AITA for telling my step brother to suck it up after his baby died

My step brother cheated on his wife who he has 3 kids with and got another woman pregnant. Honestly his wife is an angel because this woman was awful to her, yet she still moved her in to make sure she was taken care of because she was living in a bad environment. Well she got them sleeping with each other again even though he said he wanted to save the marriage. Obviously not. But she still tried to help so she paid her his baby mamas apartment. The deposit, first 4 months of rent. Etc. because she didn't want her in her home anymore but still wanted to help her get out of a bad situation. Fast forward, they lose the baby at 38 weeks... She had a stillbirth. Everyone was in pain including his wife because they were going to adopt his baby mamas baby because she already lost one child to CPS for child abuse and didn't want them to take her other child and put them in foster care. Even though she lost the baby my step brothers wife still paid for her to keep her apartment for another few months. Even though my brother quit his job due to depression. So she was taking care of his mistress and the woman didn't even appreciate it. Well a month after they lost that baby his wife found out she's pregnant. She's 5 months pregnant and has been going through it all alone because he's grieving his other baby. And his mistress went and harassed his wife at her job. She's been put through so much. He also went to go have sex with her again to "feel close" to the baby they lost. His wife won't leave guys... They have kids together. She has gone to every doctors appointment alone and found out she may be giving birth alone because he's too depressed. So I told my step brother this is gonna sound harsh. Nobody deserves to lose a child but go to therapy and suck it the fuck up. She had to suck up all her feelings the entire time your side chick was pregnant. She had to put everything aside to take care of your side chick. You let her harass your wife. You don't get to shut down on her now that shes pregnant. Go to therapy. Go to therapy for grief. If you have time to continue to cheat you have time to be there for your wife. But suck it the fuck up and be there for the wife you don't deserve. Was I an asshole. I'm just sick of seeing her get treated this way. She has trauma and bad attachment issues. I gets he's grieving but he caused so much and has to deal with the consequences of his actions and he a fucking husband.
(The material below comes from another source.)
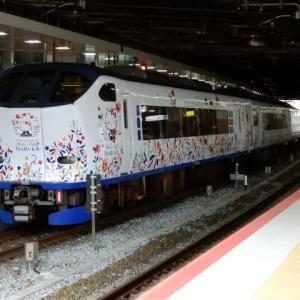 東海道本線 281系 HA604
@Jasmine's mum she has trauma and attachment issues along with having autism. She did what she did because she didn't want to blame the child for the actions of the parents and the side chick was in a bad living situation and didn't want a baby in that. I love his wife and even she has said she has a hard time letting go when people treat her badly. It's not that she likes being miserable. She just has a hard time letting go of attachments.

Edit: Listen I don't agree with everything she's done. She has a way bigger heart than I do. I didn't make this post to talk about her choses because she's done them and there's nothing I can do about that. If she wants to stay with him then okay. All I was asking is if I was wrong for telling him to suck it up when he lost his baby. It's not really about saving her. It is more about calling out my family member when they're being fucked up.